= Harbans Lal Khanna =

Indian politician

Harbans Lal Khanna (died in 1984) was a BJP MLA and president of its Amritsar district branch in Punjab, India.

== Biography ==
Khanna prominently led pro-smoking counter-demonstrations in the Sikh holy city of Amritsar, in response to the anti-smoking drives and demonstrations demanding holy-city status for Amritsar led by Jarnail Singh Bhindranwale prior to and during the Dharam Yudh Morcha, which was started jointly with the Shiromani Akali Dal. One of the slogans of Khanna's marches was "...bidi piyenge hum Shaan se jiyenge.”(We'll smoke cigarettes and live in pride)

While leading a procession against the Sikh effort to have holy city status granted to Amritsar, he had released slogans there on 30 May 1981, "Dukki tikki khehan nahin deni, sir te pagri rehan nahin deni; kachh, kara, kirpaan; ehnoon bhejo Pakistan." ("We are not going to let any second or third group exist, we are not going to let a turban remain on any head; the shorts, the iron bangle, the sword, send these to Pakistan").

On 14 February 1984, mobs led by Khanna gathered at as many as 56 places in Amritsar to engage in anti-Sikh desecrations.

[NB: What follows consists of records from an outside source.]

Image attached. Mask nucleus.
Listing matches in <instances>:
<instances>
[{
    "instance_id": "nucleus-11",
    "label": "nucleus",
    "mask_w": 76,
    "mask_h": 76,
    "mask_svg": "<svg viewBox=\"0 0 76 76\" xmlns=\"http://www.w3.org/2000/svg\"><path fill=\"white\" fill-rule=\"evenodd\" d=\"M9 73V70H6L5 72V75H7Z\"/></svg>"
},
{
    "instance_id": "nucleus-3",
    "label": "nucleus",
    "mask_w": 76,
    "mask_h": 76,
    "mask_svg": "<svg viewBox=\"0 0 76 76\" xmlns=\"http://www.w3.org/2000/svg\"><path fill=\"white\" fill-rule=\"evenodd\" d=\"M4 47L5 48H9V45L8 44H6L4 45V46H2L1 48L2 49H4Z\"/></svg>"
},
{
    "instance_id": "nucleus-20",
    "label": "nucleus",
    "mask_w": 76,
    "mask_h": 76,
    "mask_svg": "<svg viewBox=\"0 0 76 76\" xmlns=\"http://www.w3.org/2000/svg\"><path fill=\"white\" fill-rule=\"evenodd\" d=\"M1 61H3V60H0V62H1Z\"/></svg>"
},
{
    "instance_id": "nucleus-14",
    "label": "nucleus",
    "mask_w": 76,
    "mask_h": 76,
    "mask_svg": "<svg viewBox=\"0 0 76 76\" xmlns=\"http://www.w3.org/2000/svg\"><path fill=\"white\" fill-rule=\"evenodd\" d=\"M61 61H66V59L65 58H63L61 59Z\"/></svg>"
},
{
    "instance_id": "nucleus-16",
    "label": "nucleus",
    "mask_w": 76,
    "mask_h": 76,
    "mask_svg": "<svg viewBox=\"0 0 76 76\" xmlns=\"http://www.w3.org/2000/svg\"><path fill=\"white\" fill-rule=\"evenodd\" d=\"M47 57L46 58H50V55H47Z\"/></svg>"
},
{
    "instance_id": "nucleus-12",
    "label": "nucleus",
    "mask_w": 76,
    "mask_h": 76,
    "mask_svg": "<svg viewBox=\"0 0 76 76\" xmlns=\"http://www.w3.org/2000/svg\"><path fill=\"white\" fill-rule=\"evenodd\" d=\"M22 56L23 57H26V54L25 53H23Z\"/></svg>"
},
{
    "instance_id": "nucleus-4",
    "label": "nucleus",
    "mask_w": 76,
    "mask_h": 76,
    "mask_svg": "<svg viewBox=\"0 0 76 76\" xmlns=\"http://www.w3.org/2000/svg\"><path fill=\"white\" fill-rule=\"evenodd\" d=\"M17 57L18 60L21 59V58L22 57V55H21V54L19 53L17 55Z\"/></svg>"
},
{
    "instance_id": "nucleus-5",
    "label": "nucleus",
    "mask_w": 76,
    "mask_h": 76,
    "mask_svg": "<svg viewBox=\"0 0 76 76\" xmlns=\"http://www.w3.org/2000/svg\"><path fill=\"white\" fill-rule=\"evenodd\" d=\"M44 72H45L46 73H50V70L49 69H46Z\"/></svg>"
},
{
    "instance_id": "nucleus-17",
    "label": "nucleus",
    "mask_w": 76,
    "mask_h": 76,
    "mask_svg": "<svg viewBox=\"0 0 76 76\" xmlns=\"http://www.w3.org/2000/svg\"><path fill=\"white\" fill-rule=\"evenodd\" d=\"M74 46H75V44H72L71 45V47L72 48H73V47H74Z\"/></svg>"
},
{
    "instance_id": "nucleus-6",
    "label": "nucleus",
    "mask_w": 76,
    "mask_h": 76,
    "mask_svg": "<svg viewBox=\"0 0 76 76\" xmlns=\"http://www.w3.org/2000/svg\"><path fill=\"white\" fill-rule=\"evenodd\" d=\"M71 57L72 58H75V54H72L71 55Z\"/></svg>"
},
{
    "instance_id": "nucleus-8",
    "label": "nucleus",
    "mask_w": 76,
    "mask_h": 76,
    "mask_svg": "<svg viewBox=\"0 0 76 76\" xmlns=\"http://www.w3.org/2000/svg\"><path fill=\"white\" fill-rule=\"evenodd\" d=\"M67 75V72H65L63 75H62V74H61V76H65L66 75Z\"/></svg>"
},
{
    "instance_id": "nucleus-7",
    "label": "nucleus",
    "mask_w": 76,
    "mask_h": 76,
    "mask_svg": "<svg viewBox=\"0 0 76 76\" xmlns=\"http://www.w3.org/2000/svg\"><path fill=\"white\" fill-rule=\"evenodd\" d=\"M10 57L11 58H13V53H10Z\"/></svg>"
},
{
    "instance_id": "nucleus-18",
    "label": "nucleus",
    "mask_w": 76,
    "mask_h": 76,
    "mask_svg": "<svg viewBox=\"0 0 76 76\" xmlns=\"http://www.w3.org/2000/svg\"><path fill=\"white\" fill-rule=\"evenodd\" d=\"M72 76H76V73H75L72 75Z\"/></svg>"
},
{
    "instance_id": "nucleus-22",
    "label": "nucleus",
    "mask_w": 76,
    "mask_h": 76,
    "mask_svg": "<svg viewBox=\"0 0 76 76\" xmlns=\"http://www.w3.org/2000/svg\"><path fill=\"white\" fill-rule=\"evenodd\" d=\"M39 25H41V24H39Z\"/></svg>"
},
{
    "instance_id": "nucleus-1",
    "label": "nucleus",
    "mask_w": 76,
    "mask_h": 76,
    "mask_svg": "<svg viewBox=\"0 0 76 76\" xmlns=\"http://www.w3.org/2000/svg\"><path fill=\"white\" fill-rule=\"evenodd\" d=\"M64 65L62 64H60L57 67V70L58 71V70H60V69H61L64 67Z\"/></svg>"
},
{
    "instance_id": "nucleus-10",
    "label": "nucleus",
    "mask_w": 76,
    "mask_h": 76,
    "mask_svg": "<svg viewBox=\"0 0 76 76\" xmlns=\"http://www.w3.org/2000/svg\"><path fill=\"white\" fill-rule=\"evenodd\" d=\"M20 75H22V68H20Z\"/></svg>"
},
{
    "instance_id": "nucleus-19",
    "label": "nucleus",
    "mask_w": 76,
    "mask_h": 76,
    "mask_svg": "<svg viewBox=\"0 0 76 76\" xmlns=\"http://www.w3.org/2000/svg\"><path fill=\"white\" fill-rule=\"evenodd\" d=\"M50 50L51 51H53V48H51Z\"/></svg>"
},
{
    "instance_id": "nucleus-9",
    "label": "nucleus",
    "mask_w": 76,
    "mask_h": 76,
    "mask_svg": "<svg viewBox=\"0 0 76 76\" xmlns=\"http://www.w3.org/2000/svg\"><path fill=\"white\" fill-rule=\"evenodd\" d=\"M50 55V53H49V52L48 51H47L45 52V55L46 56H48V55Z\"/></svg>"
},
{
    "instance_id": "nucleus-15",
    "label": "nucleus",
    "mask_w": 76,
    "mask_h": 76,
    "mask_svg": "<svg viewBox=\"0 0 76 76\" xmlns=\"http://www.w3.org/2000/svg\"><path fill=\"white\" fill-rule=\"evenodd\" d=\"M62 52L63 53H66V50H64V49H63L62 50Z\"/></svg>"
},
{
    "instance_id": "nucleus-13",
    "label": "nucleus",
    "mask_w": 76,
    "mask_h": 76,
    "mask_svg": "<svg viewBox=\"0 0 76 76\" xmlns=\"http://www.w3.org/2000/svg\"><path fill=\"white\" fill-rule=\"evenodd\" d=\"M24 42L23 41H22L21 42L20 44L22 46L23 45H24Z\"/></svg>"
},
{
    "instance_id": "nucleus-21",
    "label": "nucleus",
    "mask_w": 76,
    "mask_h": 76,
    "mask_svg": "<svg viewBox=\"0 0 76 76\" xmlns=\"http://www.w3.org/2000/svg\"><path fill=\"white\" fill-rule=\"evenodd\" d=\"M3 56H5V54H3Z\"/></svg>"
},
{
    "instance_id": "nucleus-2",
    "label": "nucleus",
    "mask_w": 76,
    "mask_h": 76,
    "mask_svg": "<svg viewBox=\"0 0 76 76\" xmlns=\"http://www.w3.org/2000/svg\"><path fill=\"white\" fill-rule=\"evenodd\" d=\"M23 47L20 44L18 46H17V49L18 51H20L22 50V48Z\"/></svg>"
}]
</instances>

At the Amritsar Railway Station, a model of the Golden Temple was destroyed. A picture of Ram Das, the fourth Sikh guru, which had been on display for several years, was defaced beyond recognition, with feces and lit cigarettes rubbed into it. Carrying some of the pieces of the replica away, some Sikhs swore revenge.

He was shot by Sikh rebels in retaliation on April 2, 1984. The responsibility for the assassination was quickly claimed by a Sikh militant organization, the Dashmesh Regiment. After the assassination, there were clashes between Sikhs and Hindus, resulting in a Hindu temple being burned to the ground. Surinder Singh Sodhi, Jarnail Singh’s right-hand man, has been accused of being the killer and so has Labh Singh.

At his funeral, innocent protesting Sikhs were fired upon by the CRP by the admission of its top officials, though reports were never rectified to reflect this.